Arango Alsina, que foi acusado de ser o autor intelectual do Moncada e de dar “um milhão de pesos a Fidel Castro”, também pediu ao Tribunal que assumisse a sua própria defesa, na qualidade de advogado, e a sua pretensão, segundo as normas, foi aceitaram.

Ao final do longo exame judicial acusatório, Fidel voltou a reclamar seu pedido, já concedido aos demais, e, obviamente, não poderia ser negado.

“E a toga?” - Eu pergunto.

– Um jovem advogado da Corte, mais ou menos da sua altura, o doutor Eduardo Sabourín, de Santiago, deu-lhe o seu e Fidel reivindicou seu cargo no palanque dos advogados. Eles não podiam negar.
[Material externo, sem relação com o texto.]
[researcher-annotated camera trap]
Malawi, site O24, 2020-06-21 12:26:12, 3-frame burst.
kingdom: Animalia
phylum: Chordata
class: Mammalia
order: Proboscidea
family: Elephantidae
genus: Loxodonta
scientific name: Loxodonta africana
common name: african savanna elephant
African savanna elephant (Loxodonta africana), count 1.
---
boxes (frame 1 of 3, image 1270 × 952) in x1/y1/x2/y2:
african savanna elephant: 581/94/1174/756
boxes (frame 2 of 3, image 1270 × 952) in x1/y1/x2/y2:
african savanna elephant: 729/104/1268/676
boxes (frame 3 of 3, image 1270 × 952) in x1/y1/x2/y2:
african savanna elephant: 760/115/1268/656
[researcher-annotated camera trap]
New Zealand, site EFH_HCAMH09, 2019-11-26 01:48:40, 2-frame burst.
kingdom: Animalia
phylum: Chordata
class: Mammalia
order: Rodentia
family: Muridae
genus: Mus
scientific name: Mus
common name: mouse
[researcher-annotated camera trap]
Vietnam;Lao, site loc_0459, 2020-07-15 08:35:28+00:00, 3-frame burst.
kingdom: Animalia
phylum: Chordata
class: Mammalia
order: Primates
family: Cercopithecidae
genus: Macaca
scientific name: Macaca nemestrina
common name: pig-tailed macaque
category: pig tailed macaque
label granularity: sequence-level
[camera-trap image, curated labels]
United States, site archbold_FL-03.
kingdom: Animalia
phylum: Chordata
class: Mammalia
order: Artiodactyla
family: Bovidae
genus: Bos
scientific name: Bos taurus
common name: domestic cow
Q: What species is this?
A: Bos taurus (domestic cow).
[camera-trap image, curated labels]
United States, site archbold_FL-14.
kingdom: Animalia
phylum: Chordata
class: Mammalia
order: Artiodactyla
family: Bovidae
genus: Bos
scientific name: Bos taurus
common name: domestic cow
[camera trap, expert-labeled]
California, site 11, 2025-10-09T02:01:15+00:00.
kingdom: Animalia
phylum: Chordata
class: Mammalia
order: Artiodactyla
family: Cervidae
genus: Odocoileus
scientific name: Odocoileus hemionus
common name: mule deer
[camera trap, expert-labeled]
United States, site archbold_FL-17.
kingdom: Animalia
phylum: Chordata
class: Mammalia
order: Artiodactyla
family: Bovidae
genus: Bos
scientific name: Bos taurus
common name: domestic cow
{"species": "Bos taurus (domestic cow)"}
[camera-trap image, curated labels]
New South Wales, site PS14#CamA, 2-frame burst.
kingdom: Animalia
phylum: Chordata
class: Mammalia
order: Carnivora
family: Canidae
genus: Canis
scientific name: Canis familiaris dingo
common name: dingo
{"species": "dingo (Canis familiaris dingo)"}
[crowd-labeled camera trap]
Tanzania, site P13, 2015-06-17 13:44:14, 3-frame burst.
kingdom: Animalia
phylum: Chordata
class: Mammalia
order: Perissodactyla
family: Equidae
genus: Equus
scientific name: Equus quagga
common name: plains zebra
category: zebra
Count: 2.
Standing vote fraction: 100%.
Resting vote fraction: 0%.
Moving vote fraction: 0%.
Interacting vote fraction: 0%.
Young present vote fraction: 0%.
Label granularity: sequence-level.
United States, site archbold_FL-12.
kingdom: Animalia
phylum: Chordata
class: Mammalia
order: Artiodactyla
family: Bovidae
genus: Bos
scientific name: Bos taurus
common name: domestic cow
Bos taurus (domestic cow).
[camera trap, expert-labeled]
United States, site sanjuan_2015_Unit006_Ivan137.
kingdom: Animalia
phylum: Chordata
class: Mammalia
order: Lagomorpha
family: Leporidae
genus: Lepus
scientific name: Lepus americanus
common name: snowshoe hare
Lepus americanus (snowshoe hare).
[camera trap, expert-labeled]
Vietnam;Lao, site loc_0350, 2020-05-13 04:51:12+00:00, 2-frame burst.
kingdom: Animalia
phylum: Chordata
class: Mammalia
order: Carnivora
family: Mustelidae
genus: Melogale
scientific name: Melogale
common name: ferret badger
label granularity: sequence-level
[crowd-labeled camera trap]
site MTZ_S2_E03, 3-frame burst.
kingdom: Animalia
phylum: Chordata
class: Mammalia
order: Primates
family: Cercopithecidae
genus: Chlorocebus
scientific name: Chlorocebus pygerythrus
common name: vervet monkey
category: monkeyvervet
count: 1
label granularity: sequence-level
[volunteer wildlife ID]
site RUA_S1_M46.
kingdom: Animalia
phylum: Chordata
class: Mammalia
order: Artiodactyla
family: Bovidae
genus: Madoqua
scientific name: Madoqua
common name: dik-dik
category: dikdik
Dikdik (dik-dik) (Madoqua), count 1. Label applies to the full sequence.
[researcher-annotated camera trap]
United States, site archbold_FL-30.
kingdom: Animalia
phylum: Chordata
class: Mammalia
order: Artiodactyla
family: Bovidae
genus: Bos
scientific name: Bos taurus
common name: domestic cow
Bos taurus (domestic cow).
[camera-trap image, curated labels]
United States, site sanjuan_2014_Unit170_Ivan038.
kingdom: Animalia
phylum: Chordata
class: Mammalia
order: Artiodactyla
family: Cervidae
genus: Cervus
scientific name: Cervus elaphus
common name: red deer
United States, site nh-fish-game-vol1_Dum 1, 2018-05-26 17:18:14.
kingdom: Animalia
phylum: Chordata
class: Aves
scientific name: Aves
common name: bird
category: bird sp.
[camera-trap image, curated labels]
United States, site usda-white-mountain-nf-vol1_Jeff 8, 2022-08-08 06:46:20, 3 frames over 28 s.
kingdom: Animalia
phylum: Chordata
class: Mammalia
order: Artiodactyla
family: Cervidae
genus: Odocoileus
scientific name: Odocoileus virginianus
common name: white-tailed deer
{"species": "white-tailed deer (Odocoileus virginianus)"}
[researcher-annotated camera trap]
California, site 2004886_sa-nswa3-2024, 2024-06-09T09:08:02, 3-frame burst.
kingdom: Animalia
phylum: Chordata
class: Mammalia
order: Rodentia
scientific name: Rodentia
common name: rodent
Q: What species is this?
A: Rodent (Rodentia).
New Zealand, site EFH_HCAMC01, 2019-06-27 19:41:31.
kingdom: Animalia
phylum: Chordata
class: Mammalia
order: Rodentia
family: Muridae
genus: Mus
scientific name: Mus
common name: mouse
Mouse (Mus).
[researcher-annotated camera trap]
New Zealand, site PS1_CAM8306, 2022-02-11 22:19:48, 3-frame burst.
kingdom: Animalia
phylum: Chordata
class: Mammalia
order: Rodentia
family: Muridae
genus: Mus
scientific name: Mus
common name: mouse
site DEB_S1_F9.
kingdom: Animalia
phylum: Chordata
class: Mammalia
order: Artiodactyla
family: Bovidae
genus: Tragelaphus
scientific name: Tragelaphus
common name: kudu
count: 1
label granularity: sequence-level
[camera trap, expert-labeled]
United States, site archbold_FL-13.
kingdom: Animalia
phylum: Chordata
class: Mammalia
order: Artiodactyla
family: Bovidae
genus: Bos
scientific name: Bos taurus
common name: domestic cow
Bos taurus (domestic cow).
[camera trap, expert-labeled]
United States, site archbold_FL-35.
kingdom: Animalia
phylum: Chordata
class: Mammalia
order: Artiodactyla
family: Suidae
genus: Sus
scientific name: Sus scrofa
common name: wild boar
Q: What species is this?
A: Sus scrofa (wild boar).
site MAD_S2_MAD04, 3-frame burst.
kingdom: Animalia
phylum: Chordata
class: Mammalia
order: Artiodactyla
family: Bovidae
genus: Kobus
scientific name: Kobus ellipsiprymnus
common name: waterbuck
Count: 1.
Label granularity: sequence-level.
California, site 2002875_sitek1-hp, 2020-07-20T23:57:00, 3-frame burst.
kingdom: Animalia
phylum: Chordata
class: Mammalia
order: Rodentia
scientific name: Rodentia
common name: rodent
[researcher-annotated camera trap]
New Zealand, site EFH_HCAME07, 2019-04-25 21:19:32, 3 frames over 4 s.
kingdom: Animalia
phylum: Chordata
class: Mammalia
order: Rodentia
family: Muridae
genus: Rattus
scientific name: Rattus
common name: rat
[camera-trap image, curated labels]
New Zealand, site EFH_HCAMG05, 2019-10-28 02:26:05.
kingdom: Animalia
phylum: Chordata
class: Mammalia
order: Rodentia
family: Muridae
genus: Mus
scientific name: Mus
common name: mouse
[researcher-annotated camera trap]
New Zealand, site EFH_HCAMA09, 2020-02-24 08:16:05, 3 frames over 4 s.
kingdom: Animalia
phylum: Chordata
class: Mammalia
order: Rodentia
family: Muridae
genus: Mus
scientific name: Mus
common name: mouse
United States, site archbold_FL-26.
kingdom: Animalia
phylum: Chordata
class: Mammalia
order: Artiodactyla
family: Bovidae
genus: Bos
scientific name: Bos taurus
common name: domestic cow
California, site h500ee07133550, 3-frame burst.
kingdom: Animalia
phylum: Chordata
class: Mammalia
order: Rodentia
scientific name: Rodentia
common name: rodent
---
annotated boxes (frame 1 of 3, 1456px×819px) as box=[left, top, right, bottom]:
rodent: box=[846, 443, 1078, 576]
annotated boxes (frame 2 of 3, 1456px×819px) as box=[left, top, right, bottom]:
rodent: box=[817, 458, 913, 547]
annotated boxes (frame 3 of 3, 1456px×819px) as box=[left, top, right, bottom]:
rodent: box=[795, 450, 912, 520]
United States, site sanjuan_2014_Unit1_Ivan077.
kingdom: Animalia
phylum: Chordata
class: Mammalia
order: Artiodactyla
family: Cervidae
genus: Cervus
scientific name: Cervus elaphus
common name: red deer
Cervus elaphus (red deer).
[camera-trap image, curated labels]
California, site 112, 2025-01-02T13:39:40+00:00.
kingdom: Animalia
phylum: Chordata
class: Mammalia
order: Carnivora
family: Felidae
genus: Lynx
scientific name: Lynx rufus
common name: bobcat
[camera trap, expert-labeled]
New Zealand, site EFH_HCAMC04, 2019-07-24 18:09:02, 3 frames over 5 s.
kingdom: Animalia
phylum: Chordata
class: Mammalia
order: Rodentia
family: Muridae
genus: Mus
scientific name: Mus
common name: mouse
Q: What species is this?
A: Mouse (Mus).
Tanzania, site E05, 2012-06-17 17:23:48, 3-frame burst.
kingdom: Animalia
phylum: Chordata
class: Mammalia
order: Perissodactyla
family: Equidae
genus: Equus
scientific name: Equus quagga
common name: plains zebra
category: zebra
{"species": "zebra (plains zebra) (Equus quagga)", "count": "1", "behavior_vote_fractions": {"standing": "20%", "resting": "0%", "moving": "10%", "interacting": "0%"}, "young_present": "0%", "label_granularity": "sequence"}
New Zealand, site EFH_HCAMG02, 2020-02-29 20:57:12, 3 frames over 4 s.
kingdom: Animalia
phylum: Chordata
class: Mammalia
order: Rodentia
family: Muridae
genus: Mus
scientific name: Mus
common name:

E daquele setor do Plenário, ele começou a responder e questionar.

Mais uma vez, Arango Alsina pediu a palavra para perguntar ao advogado Fidel Castro se ele (Arango Alsina) era, como disseram, e de que foi acusado, o autor intelectual do Moncada.

“Ninguém deve se preocupar em ser acusado de ser o autor intelectual da Revolução, porque o único autor intelectual do assalto ao Moncada é José Martí, o Apóstolo de nossa independência”, enfatizou Fidel enfaticamente.

A resposta surpreendeu a todos, e alguns de seus colegas expressaram sua alegre emoção com aplausos que o Tribunal criticou, alertando para que não se repetissem.

No terceiro dia de julgamento, o principal arguido já se tinha tornado o maior acusador do regime, mesmo com severa censura da imprensa nacional, e apesar de com atestado médico terem tentado excluí-lo das sessões “por causa do seu estado de saúde”. Fidel enviou uma carta, por meio do Dr. Melba Hernández, dizendo que não estava doente.

Seria então, em 16 de outubro, quando o julgamento por ele continuaria; a data memorável em que pronunciaria a contundente autodefesa que depois reconstruiria na prisão: A história me absolverá.